Recent cyber attacks have significantly impacted the maritime industry. Incidents including the NotPetya attack of 2017 which wiped out the global network of A.P. Moeller-Maersk, the 2018 targeted ransomware attack at the Port of San Diego, and the February 2019 disabling of a cargo vessel’s computer network while inbound to the Port of New York and New Jersey each highlighted some of the cyber threats and vulnerabilities facing the maritime sector. These incidents, along with the industry’s rapidly increasing reliance on automation and information and operational technology, have made cybersecurity a top priority for the AMSC.
“Cyberattacks are a 21st century reality and an ever-present operational risk that we must be ready for,” said Jeff Milstein, of Vitol vessel operations, one of the world’s largest energy traders, and former chair of the AMSC. “We have witnessed first-hand the disruption that a cyber-incident can cause in our nation’s ports, and we’re committed to taking action to minimize those risks.”
To address the growing cyber security challenge, the region’s AMSC formed a unique cyber partnership, bringing together leaders across industry sectors to lend their expertise to the problem. Membership includes representatives from Rutgers University, Stevens Institute, and major segments of the maritime industry. The end result of their work is an agreement by all members of the AMSC to share cyber threat information and participate in routine cyber exercises. The plan also establishes a Cyber Advisory Committee, comprised of cyber and industry experts ready to assist in a cyber-incident response, and creates an awards program to recognize port partners who have taken proactive steps to make cybersecurity a top priority.
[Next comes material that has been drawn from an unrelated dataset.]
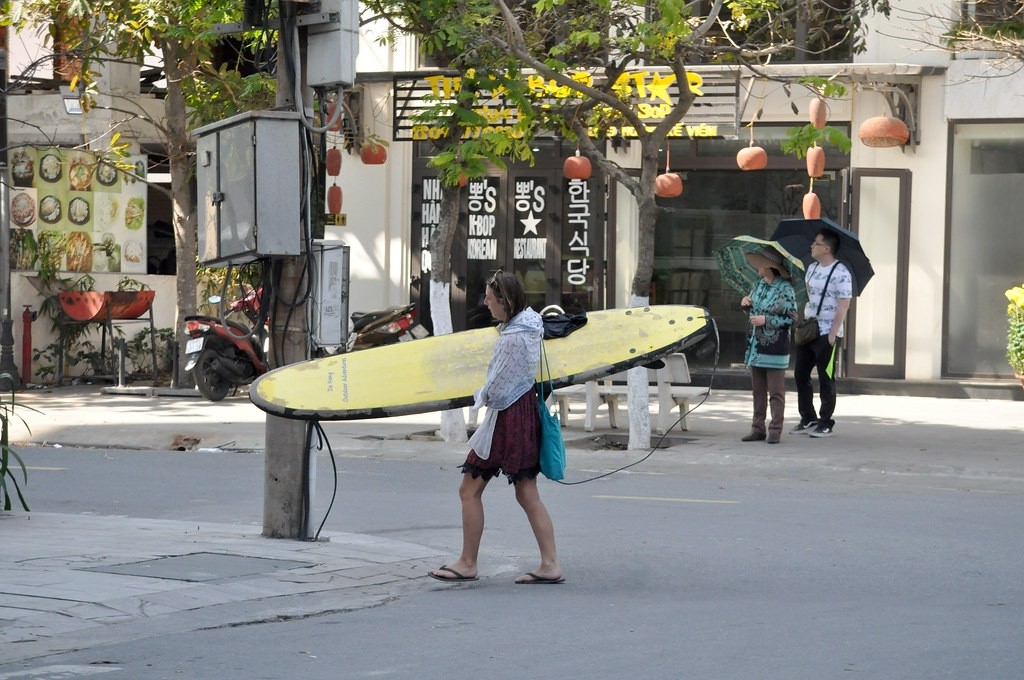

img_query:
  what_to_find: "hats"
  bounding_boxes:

The financial services sector also has a vested interest in the maritime industry’s ability to deliver goods and services to U.S. ports. Financial sector representatives are active members of the AMSC and integral to the development of this cyber strategy. Any disruption to cargo, oil, and gas, or passenger ferries could impact the markets, especially commodities.
The Chairman of the AMSC, Joe Farley of Maher Terminals, operator of North America’s largest marine container terminal, applauds the work this group has done to adapt to changing threat landscapes.
“Our AMSC is committed to protecting the security of our port from all threats, including cyber threats,” said Farley. “This plan is evidence of the commitment our port partners have made to strengthen our cyber resilience and to keeping the Port of New York and New Jersey safe, secure and open for business.”
Capt. Jason Tama, Coast Guard Captain of the Port and Federal Maritime Security Coordinator, believes that the work done by this committee is innovative and urgently needed.
“The fact that port partners across different industry sectors came together to develop this plan speaks to the serious nature of the cyber threat and is a testament to the shared equities at stake,” said Tama. “I’m proud of the proactive work this team is doing to address one of the most significant safety and security concerns facing our ports. The nature of the cyber threat demands that different segments of industry, government, and academia share information and work together to enhance cyber preparedness and resilience.”
The AMSC for the Port of New York and New Jersey plans to recognize inaugural award recipients and conduct its next port-wide cyber exercise in 2020.